Si nous sommes revenus longuement sur cette affaire du N1 fiscal que l’on croyait enterrée, c’est que les pick-up la remettent un peu sur le devant de la scène et que ces pick-up à double cabine apparaissent comme l’ultime avatar du N1 fiscal. Une instruction administrative de 2015 a en effet explicitement exclu les pick-up, même à double cabine, du champ d’application de la TVS. Jusqu’à 2015, le pick-up était entretenu dans un statut fiscal quelque peu ambigu. L’administration évoquait des différences entre simple cabine, cabine “approfondie” et double cabine et éventuellement des appréciations au cas par cas.

:: Énoncé du problème ::
Recopiez fidèlement le passage de l'extrait sur la fiscalité des pick-up, de « Si nous sommes » jusqu'à « cas par cas. ».

:: Données fournies ::
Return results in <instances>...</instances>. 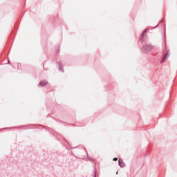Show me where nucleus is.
<instances>
[{"label":"nucleus","mask_w":177,"mask_h":177,"mask_svg":"<svg viewBox=\"0 0 177 177\" xmlns=\"http://www.w3.org/2000/svg\"><path fill=\"white\" fill-rule=\"evenodd\" d=\"M119 165H120V167L123 168V167H125V163H124V161H122V160L120 159L119 160Z\"/></svg>","instance_id":"obj_1"},{"label":"nucleus","mask_w":177,"mask_h":177,"mask_svg":"<svg viewBox=\"0 0 177 177\" xmlns=\"http://www.w3.org/2000/svg\"><path fill=\"white\" fill-rule=\"evenodd\" d=\"M48 84V82L46 81H43V82H41L39 83V86H45V85H47Z\"/></svg>","instance_id":"obj_2"},{"label":"nucleus","mask_w":177,"mask_h":177,"mask_svg":"<svg viewBox=\"0 0 177 177\" xmlns=\"http://www.w3.org/2000/svg\"><path fill=\"white\" fill-rule=\"evenodd\" d=\"M167 56H168V53H167V54L165 55V56L164 57V58H163V59H162V62H164V60L167 59Z\"/></svg>","instance_id":"obj_3"},{"label":"nucleus","mask_w":177,"mask_h":177,"mask_svg":"<svg viewBox=\"0 0 177 177\" xmlns=\"http://www.w3.org/2000/svg\"><path fill=\"white\" fill-rule=\"evenodd\" d=\"M113 161H118V158H113Z\"/></svg>","instance_id":"obj_4"},{"label":"nucleus","mask_w":177,"mask_h":177,"mask_svg":"<svg viewBox=\"0 0 177 177\" xmlns=\"http://www.w3.org/2000/svg\"><path fill=\"white\" fill-rule=\"evenodd\" d=\"M144 32H146V30H145Z\"/></svg>","instance_id":"obj_5"}]
</instances>
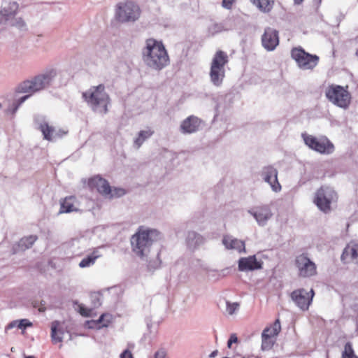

:: Résultat obtenu ::
Si nous sommes revenus longuement sur cette affaire du N1 fiscal que l’on croyait enterrée, c’est que les pick-up la remettent un peu sur le devant de la scène et que ces pick-up à double cabine apparaissent comme l’ultime avatar du N1 fiscal. Une instruction administrative de 2015 a en effet explicitement exclu les pick-up, même à double cabine, du champ d’application de la TVS. Jusqu’à 2015, le pick-up était entretenu dans un statut fiscal quelque peu ambigu. L’administration évoquait des différences entre simple cabine, cabine “approfondie” et double cabine et éventuellement des appréciations au cas par cas.